As both the Republican and Democratic caucuses have proposed plans that call for 19 legislative districts, the Chamber made its offer to be a non-partisan facilitator "in the interest of creating a consensus" on the legislature's redistricting and downsizing effort.
"A 19-member legislature is a good starting point," said Todd Tranum, chamber president and chief executive officer. "They can apparently agree on a number. It is not as much of a reduction as we had been seeking, but it is a step in the right direction."
In response Wednesday, Croscut said that he had received a call from the Chamber.
"But I told him that there was no way that that was going to work," Croscut said. "We were having the maps drawn up as we were speaking (Tuesday)."
With Minority Leader Rudy Mueller, D-Lakewood, having halted work Monday on the plan passed Saturday by the commission, Croscut and the Republicans retained outside legal services in order to meet Friday's deadline.
In order to downsize the County Legislature in time for November's elections, legal descriptions of the new districts have to be finished and mailed out to legislators on or before Friday. If that deadline is missed, legislators will have nothing to vote on at the special meeting called for Wednesday, April 20.
"If he wanted to pay for the consultant for when we had him come down, that would have been great too," Croscut said of Tranum's offer. "But he didn't offer to pay our fee for the consultant to come down - which was $3,500 bucks. He's got to realize that we had spent $3,500 already of our party's money to have this consultant down so we were ready to present a plan."
Croscut continued on to reiterate that the plan which is moving forward is the plan passed by the commission Saturday, not the initial plan brought by the Republicans.
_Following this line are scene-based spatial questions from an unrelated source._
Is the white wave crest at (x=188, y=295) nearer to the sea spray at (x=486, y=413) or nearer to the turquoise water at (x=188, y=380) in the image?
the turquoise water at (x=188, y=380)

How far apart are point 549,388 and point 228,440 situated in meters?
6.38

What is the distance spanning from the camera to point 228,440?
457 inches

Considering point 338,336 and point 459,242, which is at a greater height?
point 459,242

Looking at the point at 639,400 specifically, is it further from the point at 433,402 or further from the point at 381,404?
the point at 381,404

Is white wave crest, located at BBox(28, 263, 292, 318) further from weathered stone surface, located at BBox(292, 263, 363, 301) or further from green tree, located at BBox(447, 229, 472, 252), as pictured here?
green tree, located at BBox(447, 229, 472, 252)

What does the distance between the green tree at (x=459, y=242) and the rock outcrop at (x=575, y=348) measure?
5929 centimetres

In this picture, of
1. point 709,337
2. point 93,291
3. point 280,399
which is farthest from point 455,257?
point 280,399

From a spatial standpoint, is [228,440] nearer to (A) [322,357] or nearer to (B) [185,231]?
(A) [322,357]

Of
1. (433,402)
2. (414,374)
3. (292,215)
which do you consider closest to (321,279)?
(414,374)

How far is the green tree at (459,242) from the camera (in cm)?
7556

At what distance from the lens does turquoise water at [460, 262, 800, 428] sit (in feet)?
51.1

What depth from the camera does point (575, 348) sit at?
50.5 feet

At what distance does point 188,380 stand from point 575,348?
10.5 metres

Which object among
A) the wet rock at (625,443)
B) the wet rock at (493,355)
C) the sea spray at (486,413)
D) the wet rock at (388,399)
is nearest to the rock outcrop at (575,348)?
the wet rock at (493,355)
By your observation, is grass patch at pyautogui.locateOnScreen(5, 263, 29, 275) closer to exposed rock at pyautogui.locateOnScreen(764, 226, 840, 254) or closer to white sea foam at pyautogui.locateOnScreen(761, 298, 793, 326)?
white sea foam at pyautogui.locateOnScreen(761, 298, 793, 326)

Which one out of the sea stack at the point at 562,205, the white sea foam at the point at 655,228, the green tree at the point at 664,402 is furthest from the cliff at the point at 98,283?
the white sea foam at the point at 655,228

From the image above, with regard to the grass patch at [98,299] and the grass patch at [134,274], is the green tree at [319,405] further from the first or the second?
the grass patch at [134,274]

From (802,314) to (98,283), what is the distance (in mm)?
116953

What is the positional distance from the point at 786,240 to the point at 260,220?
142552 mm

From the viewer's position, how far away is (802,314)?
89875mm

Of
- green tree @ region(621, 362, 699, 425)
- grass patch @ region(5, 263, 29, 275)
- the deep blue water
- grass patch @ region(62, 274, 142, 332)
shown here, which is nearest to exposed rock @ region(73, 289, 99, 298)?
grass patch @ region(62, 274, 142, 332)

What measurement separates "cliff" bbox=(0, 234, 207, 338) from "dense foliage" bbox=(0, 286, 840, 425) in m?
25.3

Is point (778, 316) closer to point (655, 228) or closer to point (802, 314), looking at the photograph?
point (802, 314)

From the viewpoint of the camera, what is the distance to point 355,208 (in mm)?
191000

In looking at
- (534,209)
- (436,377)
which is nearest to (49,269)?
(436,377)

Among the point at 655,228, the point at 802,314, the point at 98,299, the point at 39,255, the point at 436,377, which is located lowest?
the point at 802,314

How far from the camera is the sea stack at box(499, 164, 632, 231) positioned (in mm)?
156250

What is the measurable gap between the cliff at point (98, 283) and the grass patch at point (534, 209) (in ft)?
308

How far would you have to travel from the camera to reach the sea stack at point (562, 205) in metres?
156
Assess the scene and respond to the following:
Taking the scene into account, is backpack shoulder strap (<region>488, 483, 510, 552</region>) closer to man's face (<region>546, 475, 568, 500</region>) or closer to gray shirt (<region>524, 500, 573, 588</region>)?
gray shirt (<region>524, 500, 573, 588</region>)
"The map that we are now drawing is the map that Rudy agreed on," Croscut said. "There have been changes made to our plan. I think that's the way it's supposed to work. This thing that Dr. Mueller has done now is certainly creating a roadblock. And somewhere along the line we have got to get some middle ground, and I felt that we had done that on Saturday. So I certainly was discouraged when Monday morning came."
Though he rejected the Chamber's offer to serve as a non-partisan facilitator, Croscut said he is happy to see that the Chamber continues to support the idea of downsizing.
"I'm glad to see that the Chamber's not putting any roadblocks in this," Croscut said. "That's what I really don't want to see. I don't want to see roadblocks. I don't want to see legal challenges. We've done our best to abide by the laws, so let's get it out there."
In the chamber's release Tuesday, Tranum said that downsizing needs to be done this year.
"While it appears the two political parties have some differences, we could have helped them work those out and come to a compromise that could be approved this month," Tranum wrote. "As it stands now, the 19-member redistricting plan may not have enough support to pass. Our goal in this offer to the legislature, was to bring a non-partisan third party perspective to the re-districting process. ... In a spirit of cooperation, we asked both political parties to come to the table and let us facilitate a compromise agreement that everyone could live with. Now that will not happen. Our hope at this point is that there will be enough votes to approve the plan."